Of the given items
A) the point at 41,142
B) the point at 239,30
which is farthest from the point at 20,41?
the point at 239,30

═══

Reproduce each line of the data above verbatim, with no changes.

• [REPLY TO THE EXERCISE]
Of the given items
A) the point at 41,142
B) the point at 239,30
which is farthest from the point at 20,41?
the point at 239,30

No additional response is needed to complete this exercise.